The primary outcomes demonstrated significant treatment effects on the dermatitis severity scores (SMD = −3.30, I2 = 84.0%) and scratching behavior (SMD = −2.60, I2 = 79.3%). However, the prediction intervals for both crossed the null value (dermatitis: −6.80 to 0.20; scratching: −7.76 to 2.57), indicating that while the pooled estimates indicate substantial average efficacy, the effects in the subsequent studies may vary from significantly beneficial to null or oppositely directed under varying experimental conditions. Subgroup analyses of dermatitis severity scores indicated the AD induction model as a statistically significant effect modifier (p = 0.009), while DNCB-induced models demonstrated reduced heterogeneity (I2 = 35.9%). However, the uneven distribution of studies among subgroups and limited statistical power precluded definitive conclusions regarding the influence of the formulation, route of administration, botanical source, or host species. Sensitivity analysis excluding one influential outlier reduced heterogeneity to I2 = 55.5% while maintaining significant effects (SMD = −3.5431, CI: 4.3086,-2.7776; p < 0.0001). Trim-and-fill adjustment for detected publication bias (Egger’s test, p = 0.0286) yielded a more conservative, though still statistically significant, estimate (adjusted SMD = −2.30, p < 0.0001), supporting the general robustness of the primary findings.

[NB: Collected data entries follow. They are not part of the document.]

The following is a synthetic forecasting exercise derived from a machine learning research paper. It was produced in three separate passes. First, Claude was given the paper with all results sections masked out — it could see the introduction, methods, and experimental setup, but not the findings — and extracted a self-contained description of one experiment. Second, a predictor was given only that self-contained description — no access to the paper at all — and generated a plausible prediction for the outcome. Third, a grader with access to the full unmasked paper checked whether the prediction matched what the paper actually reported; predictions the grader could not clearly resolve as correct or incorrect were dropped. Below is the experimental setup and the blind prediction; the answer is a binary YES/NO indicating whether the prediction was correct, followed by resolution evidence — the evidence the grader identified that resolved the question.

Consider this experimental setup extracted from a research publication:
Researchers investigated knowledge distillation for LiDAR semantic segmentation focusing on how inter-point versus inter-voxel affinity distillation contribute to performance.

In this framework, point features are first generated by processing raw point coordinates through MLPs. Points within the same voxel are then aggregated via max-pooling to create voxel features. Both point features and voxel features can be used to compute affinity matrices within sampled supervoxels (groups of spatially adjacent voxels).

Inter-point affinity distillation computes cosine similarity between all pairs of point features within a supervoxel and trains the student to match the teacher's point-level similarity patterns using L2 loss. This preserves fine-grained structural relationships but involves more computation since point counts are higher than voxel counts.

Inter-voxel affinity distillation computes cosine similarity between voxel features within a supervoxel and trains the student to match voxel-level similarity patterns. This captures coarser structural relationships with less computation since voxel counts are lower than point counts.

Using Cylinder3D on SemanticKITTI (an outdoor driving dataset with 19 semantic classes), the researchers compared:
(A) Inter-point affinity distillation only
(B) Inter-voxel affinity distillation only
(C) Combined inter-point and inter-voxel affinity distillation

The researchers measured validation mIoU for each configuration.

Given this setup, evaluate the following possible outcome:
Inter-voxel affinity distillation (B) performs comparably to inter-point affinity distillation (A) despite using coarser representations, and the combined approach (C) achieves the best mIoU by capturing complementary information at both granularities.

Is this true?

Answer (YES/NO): NO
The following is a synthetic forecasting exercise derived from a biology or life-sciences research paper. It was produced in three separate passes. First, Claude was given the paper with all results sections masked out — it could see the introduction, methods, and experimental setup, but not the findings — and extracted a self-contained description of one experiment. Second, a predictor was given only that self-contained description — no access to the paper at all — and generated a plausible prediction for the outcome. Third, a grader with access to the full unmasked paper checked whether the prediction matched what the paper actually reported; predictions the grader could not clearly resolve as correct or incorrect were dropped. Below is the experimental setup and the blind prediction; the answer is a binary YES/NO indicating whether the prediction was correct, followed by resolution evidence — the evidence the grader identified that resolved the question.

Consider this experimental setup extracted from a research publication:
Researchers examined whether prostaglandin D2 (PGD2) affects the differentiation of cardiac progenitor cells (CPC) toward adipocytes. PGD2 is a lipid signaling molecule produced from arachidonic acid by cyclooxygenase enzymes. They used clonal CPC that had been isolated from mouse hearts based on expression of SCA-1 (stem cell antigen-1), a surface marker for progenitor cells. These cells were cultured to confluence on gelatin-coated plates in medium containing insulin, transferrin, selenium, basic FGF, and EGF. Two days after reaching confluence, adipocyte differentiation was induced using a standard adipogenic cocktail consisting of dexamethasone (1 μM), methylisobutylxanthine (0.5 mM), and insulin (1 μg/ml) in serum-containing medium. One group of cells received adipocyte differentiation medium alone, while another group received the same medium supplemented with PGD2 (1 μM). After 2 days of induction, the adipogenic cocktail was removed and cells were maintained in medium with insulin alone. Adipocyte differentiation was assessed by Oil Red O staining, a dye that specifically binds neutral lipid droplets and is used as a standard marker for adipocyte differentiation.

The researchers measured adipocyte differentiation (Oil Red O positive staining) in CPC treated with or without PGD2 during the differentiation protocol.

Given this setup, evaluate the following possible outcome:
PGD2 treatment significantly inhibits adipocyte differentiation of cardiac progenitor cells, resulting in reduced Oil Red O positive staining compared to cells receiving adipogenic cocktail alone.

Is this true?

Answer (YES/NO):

For IL-4, a highly consistent inhibitory effect was observed at both the protein level in the serum (SMD = −1.46, I2 = 0%) and the mRNA level in skin tissue (SMD = −3.28, I2 = 75.4%). The former analysis demonstrated lower heterogeneity, with a prediction interval (−2.02 to −0.90) that entirely excluded 0 and remained below the null value, suggesting that future individual studies are likely to yield effects in the same direction, whereas the latter analysis revealed a larger effect size alongside substantial heterogeneity. Similarly, a potent and homogeneous reduction in TSLP was confirmed in the serum (SMD = −2.13, I2 = 0%). In stark contrast, the effect on IL-13 mRNA, while significant on average (SMD = −2.35), was markedly heterogeneous (I2 = 70.1%) with a prediction interval (−18.72 to 14.02); this wide-spanning interval, which crosses the null value, indicates the potential for future studies to demonstrate null or even opposing effects. TNF-α was reduced at the mRNA level in the skin (SMD = −2.66, I2 = 10.6%) and the protein level in the serum (SMD = −2.68, I2 = 86.7%), whereas IL-6 exhibited non-significant effects (SMD = −2.62, p = 0.16) with extreme heterogeneity (I2 = 92.9%; prediction interval: −43.05 to 37.81), rendering the pooled estimate uninterpretable. Conversely, an increase in IFN-γ protein was observed (SMD = 2.37, p = 0.001; I2 = 84.1%) with a prediction interval (−3.41–8.14); the pronounced heterogeneity combined with a null-crossing prediction interval suggests that this finding may lack robustness, and future individual studies may plausibly demonstrate null or contradictory results.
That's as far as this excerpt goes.